Will you extract the entries word for word? Images should not appear in the copy.

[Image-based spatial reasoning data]
--- begin ---

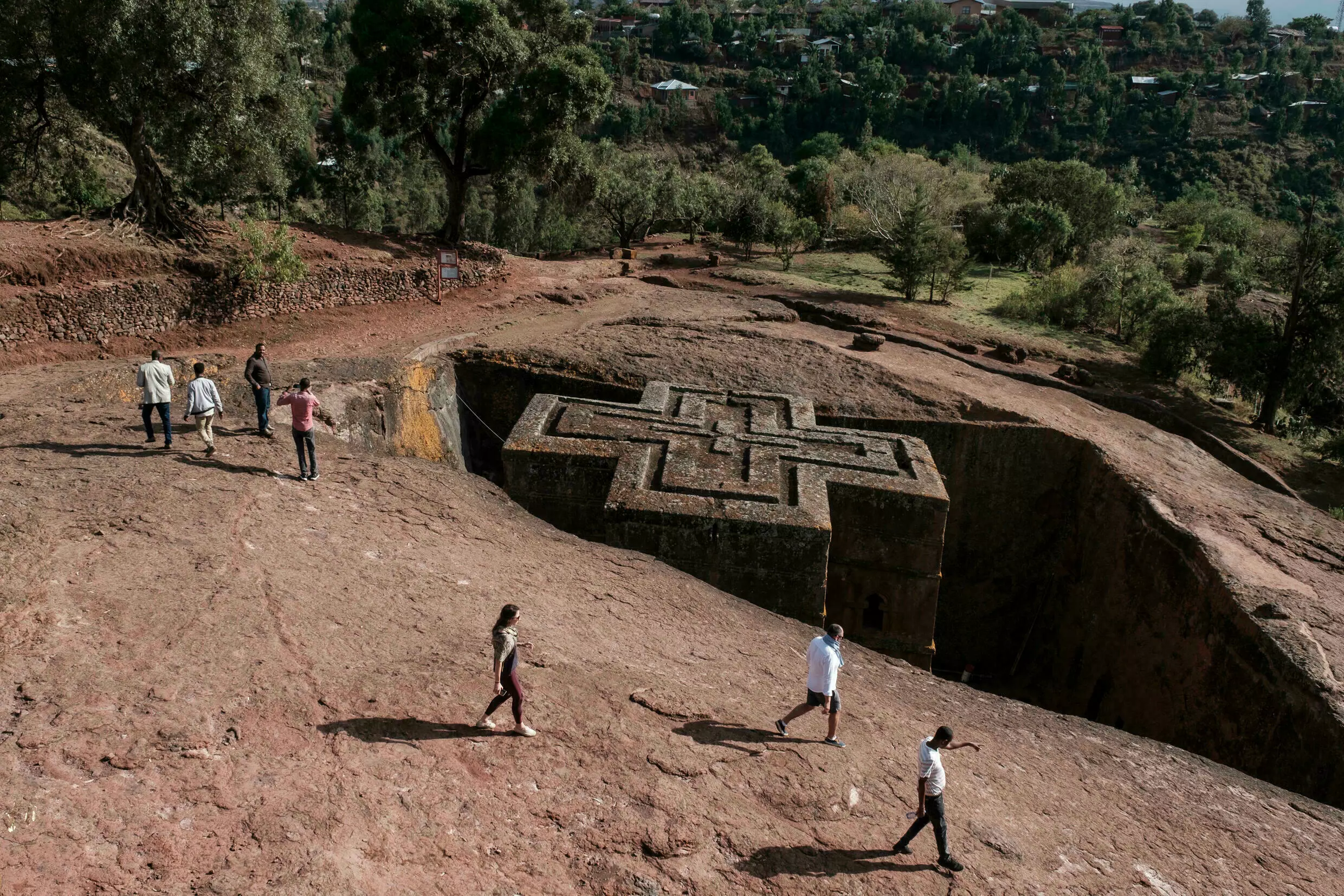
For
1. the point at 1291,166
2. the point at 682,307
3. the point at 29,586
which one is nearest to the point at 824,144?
the point at 1291,166

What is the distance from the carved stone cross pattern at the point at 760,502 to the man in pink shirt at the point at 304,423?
7.73 feet

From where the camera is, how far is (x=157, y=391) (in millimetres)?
10180

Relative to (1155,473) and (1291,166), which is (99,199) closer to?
(1155,473)

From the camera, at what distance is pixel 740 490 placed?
35.3 ft

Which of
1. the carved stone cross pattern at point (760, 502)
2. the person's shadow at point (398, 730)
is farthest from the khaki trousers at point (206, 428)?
the person's shadow at point (398, 730)

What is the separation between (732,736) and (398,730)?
2.57m

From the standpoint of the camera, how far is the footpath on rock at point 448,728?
17.2ft

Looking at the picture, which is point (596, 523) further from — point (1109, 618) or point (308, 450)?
point (1109, 618)

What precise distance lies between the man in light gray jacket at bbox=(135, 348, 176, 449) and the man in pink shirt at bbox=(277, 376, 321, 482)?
4.31ft

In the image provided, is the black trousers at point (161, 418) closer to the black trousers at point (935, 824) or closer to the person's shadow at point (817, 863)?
Result: the person's shadow at point (817, 863)

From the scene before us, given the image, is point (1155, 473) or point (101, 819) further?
point (1155, 473)

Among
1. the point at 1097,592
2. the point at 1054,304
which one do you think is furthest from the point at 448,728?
the point at 1054,304

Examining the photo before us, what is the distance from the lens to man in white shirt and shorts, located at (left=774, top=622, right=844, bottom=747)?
23.1 feet

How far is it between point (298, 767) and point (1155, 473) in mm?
13860
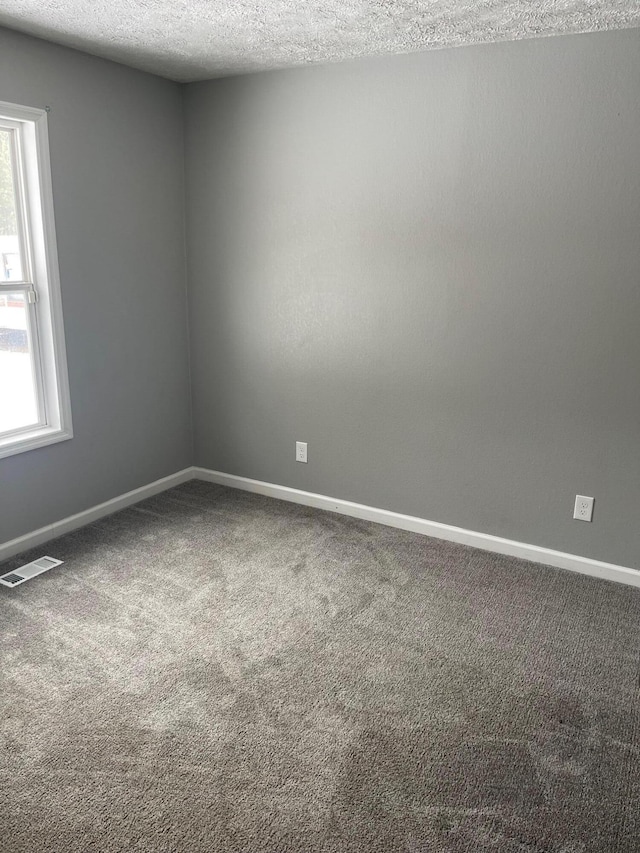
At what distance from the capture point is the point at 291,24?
8.55ft

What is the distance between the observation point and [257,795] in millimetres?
1795

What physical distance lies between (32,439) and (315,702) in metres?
1.94

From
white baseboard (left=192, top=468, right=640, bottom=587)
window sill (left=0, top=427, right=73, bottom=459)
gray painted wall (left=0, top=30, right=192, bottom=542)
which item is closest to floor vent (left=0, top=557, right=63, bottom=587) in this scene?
gray painted wall (left=0, top=30, right=192, bottom=542)

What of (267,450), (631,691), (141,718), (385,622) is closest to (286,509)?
(267,450)

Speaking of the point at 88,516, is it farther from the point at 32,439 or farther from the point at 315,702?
the point at 315,702

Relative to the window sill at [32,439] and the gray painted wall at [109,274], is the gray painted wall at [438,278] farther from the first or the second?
the window sill at [32,439]

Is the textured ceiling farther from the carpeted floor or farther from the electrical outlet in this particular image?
the carpeted floor

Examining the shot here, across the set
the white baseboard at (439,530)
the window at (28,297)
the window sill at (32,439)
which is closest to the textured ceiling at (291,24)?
the window at (28,297)

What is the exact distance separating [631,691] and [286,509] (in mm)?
2062

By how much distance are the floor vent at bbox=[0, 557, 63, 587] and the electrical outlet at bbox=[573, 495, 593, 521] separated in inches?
97.9

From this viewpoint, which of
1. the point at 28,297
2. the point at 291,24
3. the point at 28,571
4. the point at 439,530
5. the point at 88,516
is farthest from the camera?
the point at 88,516

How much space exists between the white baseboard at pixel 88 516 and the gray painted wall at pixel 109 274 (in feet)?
0.13

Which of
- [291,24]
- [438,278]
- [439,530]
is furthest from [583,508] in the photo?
[291,24]

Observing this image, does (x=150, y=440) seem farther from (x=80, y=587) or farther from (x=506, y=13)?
(x=506, y=13)
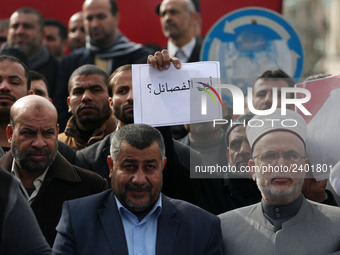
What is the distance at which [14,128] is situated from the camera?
553 cm

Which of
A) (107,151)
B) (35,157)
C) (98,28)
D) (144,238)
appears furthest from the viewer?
(98,28)

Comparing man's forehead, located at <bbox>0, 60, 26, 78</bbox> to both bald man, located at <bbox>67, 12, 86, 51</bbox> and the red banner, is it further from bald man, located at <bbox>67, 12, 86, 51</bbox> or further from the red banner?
the red banner

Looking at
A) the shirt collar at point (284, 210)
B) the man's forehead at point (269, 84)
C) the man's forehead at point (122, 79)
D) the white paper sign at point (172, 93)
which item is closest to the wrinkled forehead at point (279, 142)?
the shirt collar at point (284, 210)

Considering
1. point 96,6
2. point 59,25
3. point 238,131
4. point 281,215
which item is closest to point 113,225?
point 281,215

--- end ---

§ WRITTEN RESPONSE:
For
1. the point at 1291,166
2. the point at 682,307
3. the point at 29,586
which one is nearest to the point at 824,144?
the point at 1291,166

What is the distance from the carved stone cross pattern at the point at 760,502 to the man in pink shirt at the point at 304,423?
7.73 feet

From where the camera is, how far is (x=157, y=391) (in millimetres)?
10180

Relative to (1155,473) and (1291,166), which is (99,199) closer to?
(1155,473)

From the camera, at what distance is pixel 740 490 placed?
35.3 ft

Which of
1. the carved stone cross pattern at point (760, 502)
2. the person's shadow at point (398, 730)
is farthest from the khaki trousers at point (206, 428)?
the person's shadow at point (398, 730)

What is the separation between (732,736) and (398,730)?
2.57m

From the standpoint of the camera, how far is the footpath on rock at point 448,728?
17.2ft

Looking at the picture, which is point (596, 523) further from — point (1109, 618) or point (308, 450)?
point (1109, 618)

What precise distance lies between the man in light gray jacket at bbox=(135, 348, 176, 449) and the man in pink shirt at bbox=(277, 376, 321, 482)?
4.31ft

In the image provided, is the black trousers at point (161, 418) closer to the black trousers at point (935, 824) or closer to the person's shadow at point (817, 863)?
Result: the person's shadow at point (817, 863)

From the scene before us, given the image, is point (1155, 473) or point (101, 819) further?
point (1155, 473)

Among
1. the point at 1097,592
2. the point at 1054,304
which one do you think is furthest from the point at 448,728?
the point at 1054,304

Examining the photo before us, what is the distance from the lens to man in white shirt and shorts, located at (left=774, top=622, right=844, bottom=747)?
23.1 feet

How far is it between point (298, 767) and point (1155, 473) in mm?
13860
At what distance from the capture point is the point at 291,24?
8.55ft

What is the distance between the observation point and [257,795] in millimetres?
1795

What physical distance lies between (32,439) and (315,702) in metres?
1.94

From
white baseboard (left=192, top=468, right=640, bottom=587)
window sill (left=0, top=427, right=73, bottom=459)
gray painted wall (left=0, top=30, right=192, bottom=542)
which item is closest to floor vent (left=0, top=557, right=63, bottom=587) in this scene?
gray painted wall (left=0, top=30, right=192, bottom=542)

What of (267,450), (631,691), (141,718), (385,622) is closest to (286,509)?
(267,450)

Speaking of the point at 88,516, is it farther from the point at 32,439 or farther from the point at 315,702?
the point at 315,702

Relative to the window sill at [32,439] and the gray painted wall at [109,274], is the gray painted wall at [438,278] farther from the first or the second?
the window sill at [32,439]

Is the textured ceiling farther from the carpeted floor or farther from the electrical outlet in this particular image?
the carpeted floor

Examining the shot here, across the set
the white baseboard at (439,530)
the window at (28,297)
the window sill at (32,439)
which is closest to the textured ceiling at (291,24)?
the window at (28,297)

What is the exact distance separating [631,691] and [286,509] (in mm)?
2062

By how much distance are the floor vent at bbox=[0, 557, 63, 587] and the electrical outlet at bbox=[573, 495, 593, 521] separated in inches?
97.9

From this viewpoint, which of
1. the point at 28,297
2. the point at 291,24
3. the point at 28,571
4. the point at 439,530
5. the point at 88,516
is farthest from the camera?
the point at 88,516

How much space exists between the white baseboard at pixel 88 516 and the gray painted wall at pixel 109 274 (in feet)?
0.13

Which of
- [291,24]
- [438,278]
- [439,530]
is furthest from [583,508] in the photo?
[291,24]

Observing this image, does (x=150, y=440) seem farther from (x=80, y=587) or farther from (x=506, y=13)?
(x=506, y=13)
What is the distance at which [14,128] is situated from the camera?
553 cm

Which of
A) (107,151)
B) (35,157)
C) (98,28)
D) (144,238)
appears furthest from the viewer?
(98,28)

Comparing man's forehead, located at <bbox>0, 60, 26, 78</bbox> to both bald man, located at <bbox>67, 12, 86, 51</bbox> and the red banner, is it further from bald man, located at <bbox>67, 12, 86, 51</bbox> or further from the red banner?
the red banner

Looking at
A) the shirt collar at point (284, 210)
B) the man's forehead at point (269, 84)
C) the man's forehead at point (122, 79)
D) the white paper sign at point (172, 93)
which item is closest to the wrinkled forehead at point (279, 142)?
the shirt collar at point (284, 210)

Considering
1. point 96,6
2. point 59,25
3. point 238,131
4. point 281,215
which item is closest to point 113,225?
point 281,215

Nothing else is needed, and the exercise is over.